WE CAN BE grateful, I think, that the Egyptian spasm went no
further than it did, and that the Muslim Brotherhood, an old and
experienced movement under the control of graybeards, was there to
contain it. The Brotherhood’s rather old-fashioned ideas of Islamic
governance will soon be superseded by the far more sectarian ideas
of the Salafists. They have grown in influence thanks to Saudi
money, which pours into those mosques and schools that adopt
Riyadh’s fierce Sunni puritanism. Their power also increases daily
because so many young men from all over the poor oil-free parts of
the Arab world go to Saudi Arabia to find work, and return home
full of Salafist zeal.
It is in Saudi Arabia that I think we may look for one of the
keys to explaining the selective enthusiasms of the “West.” Saudi
Arabia is closely linked to Washington and London by oil, money,
and weapons. In most of the Arab revolutions, the rulers who fell
were enemies of Saudi Arabia, whereas Bahrain’s Sunni government is
a close ally. Syria is especially loathed in Riyadh because its
heretical Alawite rulers are friends of Shia Iran and of Shia
Hezbollah. Increasingly, the Sunni-Shia divide is becoming more
important in the Middle East than the Israeli-Arab conflict.
That might all be perfectly normal cynical foreign policy, of
the sort that all major nations selfishly pursue. We need secure
oil supplies and markets for our weapons. We rightly fear chaos in
Saudi Arabia.
The troubling thing is that that this is dressed up as idealism, and that supposedly intelligent journalists and politicians seem to believe their own propaganda. And here we come to the worst element of all, the trumpeted pursuit of “Democracy.”
Democracy is not what made the Anglosphere nations great. In fact they greatly distrusted it—or else why was Washington D.C. built miles from anywhere, and provided by Pierre L’Enfant with wide avenues, which could easily be swept clear of mobs with a whiff of grapeshot? I might add that the U.S. Senate itself was originally protected from what Edmund Randolph called “the fury of democracy” and until the passage of the 17th Amendment in 1913 (opposed by several honorable people including Elihu Root) was not elected by popular vote.

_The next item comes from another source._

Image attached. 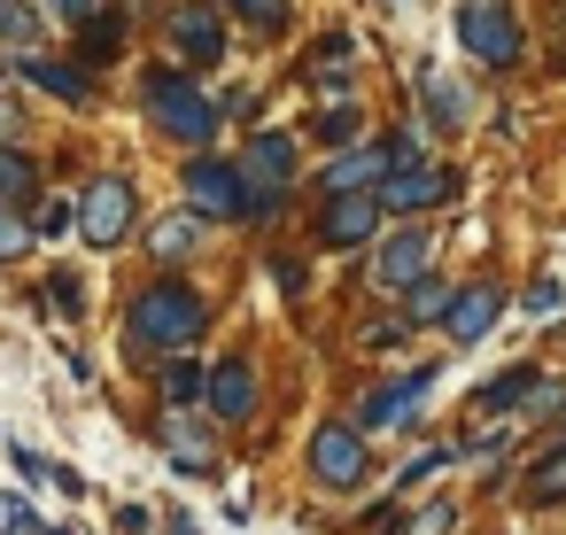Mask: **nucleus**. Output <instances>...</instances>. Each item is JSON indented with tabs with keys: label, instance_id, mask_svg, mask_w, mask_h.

The real heritage of liberty comes from other sources—the rule of law over power that began with Magna Carta, habeas corpus, separation of powers, jury trial, freedom of the press, and the independent judiciary. These safeguards, as it happens, have been weakened or belittled just as the powers of the West have conducted their noisy love affair with democracy at home and abroad. It is democracy, egged on by a gullible fourth estate, that has given us Homeland Security and its arbitrary powers, and liberal interventionism. It is the same democracy, aided by atrocity propaganda, that has been used to override old concerns for national sovereignty. Yet it is only in sovereign nations, which make their own laws, that liberty can be successfully sustained.
It is easy to see why revolutionaries and world government enthusiasts might be keen on this new age of idealistic wars and mob rule dressed up as “people power.” It is harder to understand why any sort of conservative would fall for it.